When performing experiments, there will inevitably be spurious correlations: statistical relationships between variables that arise from sampling/experimental noise rather than robust underlying relationships. Researchers can test many different relationships and only report those that meet the required significance threshold. This distorts the meaning of the reported statistics, which assume no such selection effects are occurring (to properly interpret the p-values, one would need to control for multiple hypothesis testing).
This led to him advocating for solutions like pre-registration. With pre-registration, experimenters must explain their intended experimental design and specify which relationships they want to study before conducting the experiment. Pre-registration has slowly been adopted by different research groups, though it’s far from widespread. It requires an unusually clear understanding of the experimental design and relevant questions—it essentially removes the “exploratory” step which is traditionally a major part of science.

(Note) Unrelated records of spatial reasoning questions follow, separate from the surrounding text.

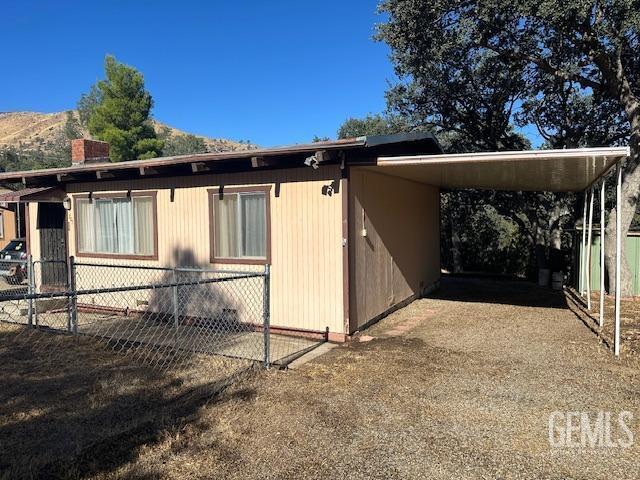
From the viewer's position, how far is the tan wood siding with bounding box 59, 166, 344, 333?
6523 mm

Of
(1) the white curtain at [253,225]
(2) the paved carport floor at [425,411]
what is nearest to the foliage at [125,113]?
(1) the white curtain at [253,225]

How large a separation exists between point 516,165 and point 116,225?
6782 mm

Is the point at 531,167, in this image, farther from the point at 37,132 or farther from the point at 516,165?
the point at 37,132

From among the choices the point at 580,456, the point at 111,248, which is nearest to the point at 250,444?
the point at 580,456

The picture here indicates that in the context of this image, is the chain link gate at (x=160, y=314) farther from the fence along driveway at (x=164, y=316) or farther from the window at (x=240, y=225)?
the window at (x=240, y=225)

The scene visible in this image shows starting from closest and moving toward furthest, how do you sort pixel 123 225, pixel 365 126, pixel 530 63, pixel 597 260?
pixel 123 225, pixel 597 260, pixel 530 63, pixel 365 126

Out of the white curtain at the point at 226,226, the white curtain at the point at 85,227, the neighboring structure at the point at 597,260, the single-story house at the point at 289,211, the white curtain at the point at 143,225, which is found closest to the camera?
the single-story house at the point at 289,211

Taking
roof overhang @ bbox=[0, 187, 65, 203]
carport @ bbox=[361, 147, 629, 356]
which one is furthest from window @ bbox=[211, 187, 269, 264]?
roof overhang @ bbox=[0, 187, 65, 203]

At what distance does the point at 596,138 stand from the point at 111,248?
13.9 m

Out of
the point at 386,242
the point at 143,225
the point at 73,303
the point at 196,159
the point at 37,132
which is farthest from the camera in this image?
the point at 37,132

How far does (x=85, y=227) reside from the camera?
8.94 m

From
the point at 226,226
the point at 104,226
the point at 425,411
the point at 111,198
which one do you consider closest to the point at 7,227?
the point at 104,226

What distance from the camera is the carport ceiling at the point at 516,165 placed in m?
5.48

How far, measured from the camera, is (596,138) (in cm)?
1434
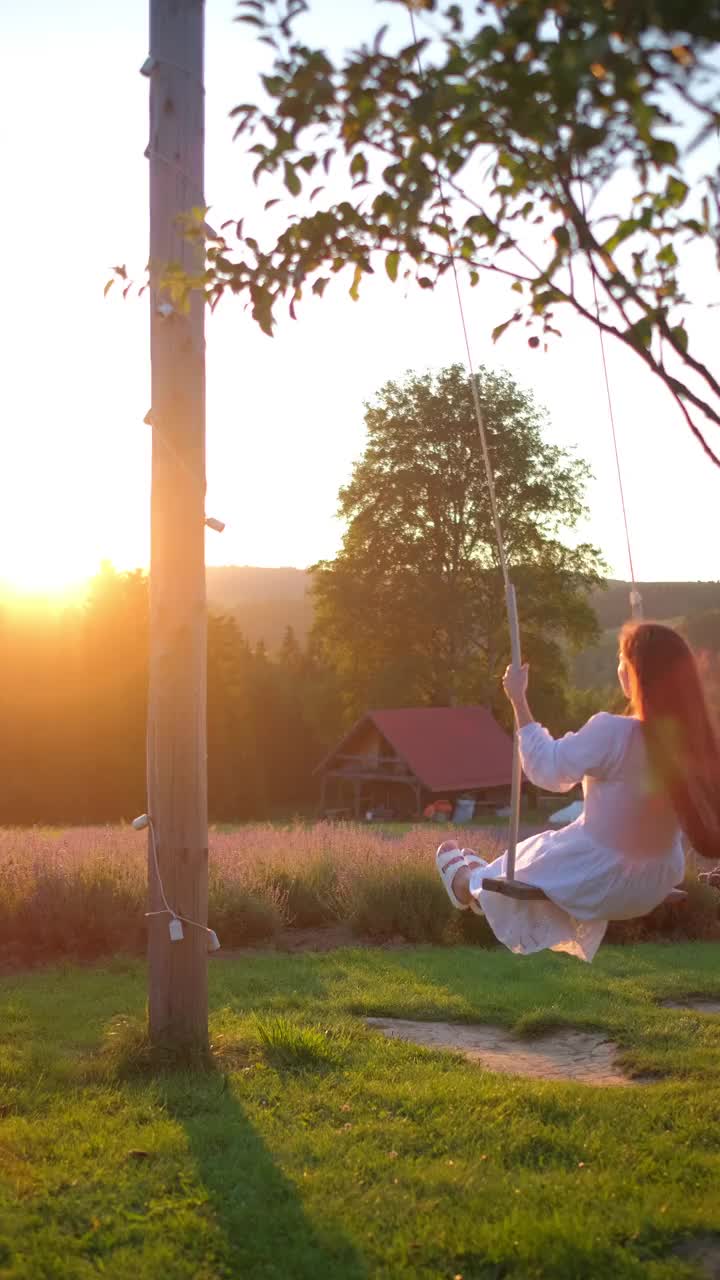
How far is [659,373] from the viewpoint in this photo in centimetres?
351

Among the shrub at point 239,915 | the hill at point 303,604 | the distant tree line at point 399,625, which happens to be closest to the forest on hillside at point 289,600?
the hill at point 303,604

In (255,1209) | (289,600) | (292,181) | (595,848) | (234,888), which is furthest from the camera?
(289,600)

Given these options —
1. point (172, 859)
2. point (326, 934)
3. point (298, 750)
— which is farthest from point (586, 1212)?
point (298, 750)

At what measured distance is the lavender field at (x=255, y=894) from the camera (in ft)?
32.4

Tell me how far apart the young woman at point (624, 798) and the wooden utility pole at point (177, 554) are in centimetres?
136

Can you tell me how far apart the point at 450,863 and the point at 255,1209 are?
94.5 inches

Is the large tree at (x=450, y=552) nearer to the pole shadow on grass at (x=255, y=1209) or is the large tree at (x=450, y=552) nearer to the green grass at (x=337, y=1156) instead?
the green grass at (x=337, y=1156)

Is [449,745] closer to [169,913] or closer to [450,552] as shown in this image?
[450,552]

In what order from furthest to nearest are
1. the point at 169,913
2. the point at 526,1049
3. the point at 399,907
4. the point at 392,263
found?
the point at 399,907
the point at 526,1049
the point at 169,913
the point at 392,263

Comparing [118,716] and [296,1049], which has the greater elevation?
[118,716]

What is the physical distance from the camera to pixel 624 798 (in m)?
5.50

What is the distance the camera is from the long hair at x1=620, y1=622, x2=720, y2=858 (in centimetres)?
524

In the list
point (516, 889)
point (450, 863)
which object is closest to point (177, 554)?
point (450, 863)

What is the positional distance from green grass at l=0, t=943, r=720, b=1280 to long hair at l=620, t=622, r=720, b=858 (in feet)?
4.25
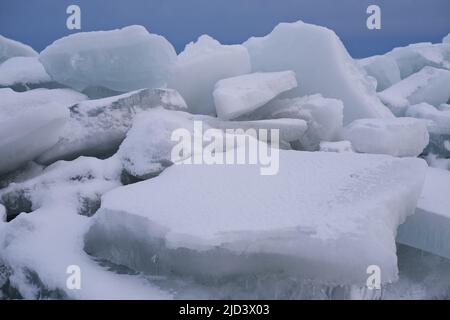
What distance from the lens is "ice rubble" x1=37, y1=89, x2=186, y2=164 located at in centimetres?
126

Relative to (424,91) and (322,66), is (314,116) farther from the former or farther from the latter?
(424,91)

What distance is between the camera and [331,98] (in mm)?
1609

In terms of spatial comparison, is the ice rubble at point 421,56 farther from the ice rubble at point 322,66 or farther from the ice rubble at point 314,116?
the ice rubble at point 314,116

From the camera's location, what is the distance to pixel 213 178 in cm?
101

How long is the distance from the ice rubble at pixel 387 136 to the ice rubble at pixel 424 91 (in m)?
0.58

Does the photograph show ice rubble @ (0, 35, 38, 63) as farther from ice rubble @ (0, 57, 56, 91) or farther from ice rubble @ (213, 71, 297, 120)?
ice rubble @ (213, 71, 297, 120)

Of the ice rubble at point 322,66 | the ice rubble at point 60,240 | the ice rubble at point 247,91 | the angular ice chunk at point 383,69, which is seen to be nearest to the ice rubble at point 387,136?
the ice rubble at point 322,66

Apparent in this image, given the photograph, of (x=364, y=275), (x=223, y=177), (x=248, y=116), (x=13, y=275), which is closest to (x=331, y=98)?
(x=248, y=116)

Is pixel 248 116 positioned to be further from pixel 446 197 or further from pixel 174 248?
pixel 174 248

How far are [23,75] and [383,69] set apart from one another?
66.9 inches

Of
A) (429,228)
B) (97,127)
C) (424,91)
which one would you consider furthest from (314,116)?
(424,91)

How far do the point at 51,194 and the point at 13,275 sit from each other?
249 millimetres

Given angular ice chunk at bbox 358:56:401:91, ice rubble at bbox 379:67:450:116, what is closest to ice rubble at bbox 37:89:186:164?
ice rubble at bbox 379:67:450:116
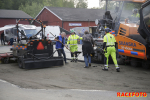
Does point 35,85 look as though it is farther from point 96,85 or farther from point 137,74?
point 137,74

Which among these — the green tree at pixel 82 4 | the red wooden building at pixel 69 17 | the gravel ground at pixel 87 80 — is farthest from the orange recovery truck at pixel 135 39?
the green tree at pixel 82 4

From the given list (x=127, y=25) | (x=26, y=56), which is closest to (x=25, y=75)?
(x=26, y=56)

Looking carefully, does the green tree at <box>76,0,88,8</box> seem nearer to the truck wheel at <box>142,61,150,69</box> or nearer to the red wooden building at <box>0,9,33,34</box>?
the red wooden building at <box>0,9,33,34</box>

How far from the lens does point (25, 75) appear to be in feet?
29.3

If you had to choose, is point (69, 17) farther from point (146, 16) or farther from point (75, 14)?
point (146, 16)

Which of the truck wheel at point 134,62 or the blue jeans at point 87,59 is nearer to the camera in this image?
the truck wheel at point 134,62

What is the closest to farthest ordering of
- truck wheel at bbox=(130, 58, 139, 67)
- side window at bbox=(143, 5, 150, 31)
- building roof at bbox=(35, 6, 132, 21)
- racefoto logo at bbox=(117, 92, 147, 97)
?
1. racefoto logo at bbox=(117, 92, 147, 97)
2. side window at bbox=(143, 5, 150, 31)
3. truck wheel at bbox=(130, 58, 139, 67)
4. building roof at bbox=(35, 6, 132, 21)

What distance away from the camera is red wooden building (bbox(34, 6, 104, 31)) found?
4372 centimetres

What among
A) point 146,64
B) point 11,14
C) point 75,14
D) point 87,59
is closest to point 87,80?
point 146,64

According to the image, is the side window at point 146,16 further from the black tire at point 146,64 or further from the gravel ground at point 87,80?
the gravel ground at point 87,80

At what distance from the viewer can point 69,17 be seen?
44.6 m

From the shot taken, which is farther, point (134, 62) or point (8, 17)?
point (8, 17)

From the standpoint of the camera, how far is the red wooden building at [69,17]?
4372 cm

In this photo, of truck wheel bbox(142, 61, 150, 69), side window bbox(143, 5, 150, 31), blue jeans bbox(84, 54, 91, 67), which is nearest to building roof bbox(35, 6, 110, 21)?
blue jeans bbox(84, 54, 91, 67)
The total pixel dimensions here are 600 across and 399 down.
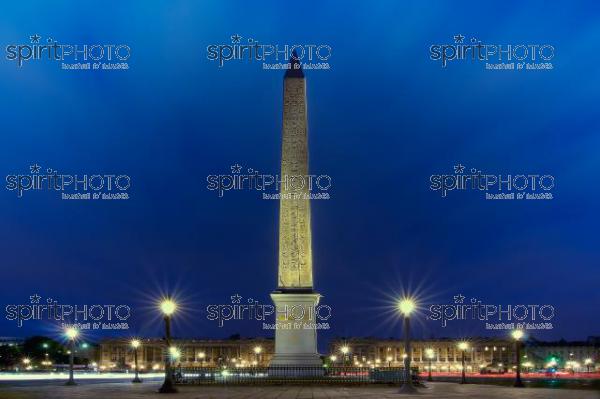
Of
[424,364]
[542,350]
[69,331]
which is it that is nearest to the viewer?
[69,331]

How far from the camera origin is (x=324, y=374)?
4144 centimetres

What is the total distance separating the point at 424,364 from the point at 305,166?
394ft

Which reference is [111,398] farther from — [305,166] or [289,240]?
[305,166]

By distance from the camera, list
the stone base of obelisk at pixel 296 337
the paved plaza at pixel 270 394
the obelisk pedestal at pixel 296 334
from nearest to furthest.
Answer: the paved plaza at pixel 270 394, the stone base of obelisk at pixel 296 337, the obelisk pedestal at pixel 296 334

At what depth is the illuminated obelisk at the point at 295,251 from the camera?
4041cm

If I had to summarize Gelman’s work, it’s about the inseparability of theoretical and applied statistics. Theoretical statistics is crucial for understanding the assumptions underlying our statistical tools—this understanding allows us to use them properly and recognize when to be skeptical of their results. Applied statistics is equally crucial, as researchers’ practical mistakes when using statistical tools can guide us toward better statistical frameworks for conducting science. Or as he would put it: theoretical statistics is the theory of applied statistics.
This is also how I understand his Bayesianism. Critics of Bayesianism often question where the prior comes from. But advocates like Gelman argue that we are always working with a prior. Even in frequentist statistics, we’re making implicit prior assumptions. The strength of Bayesian statistics is that all of our assumptions are explicit and above board, rather than hidden in the methods.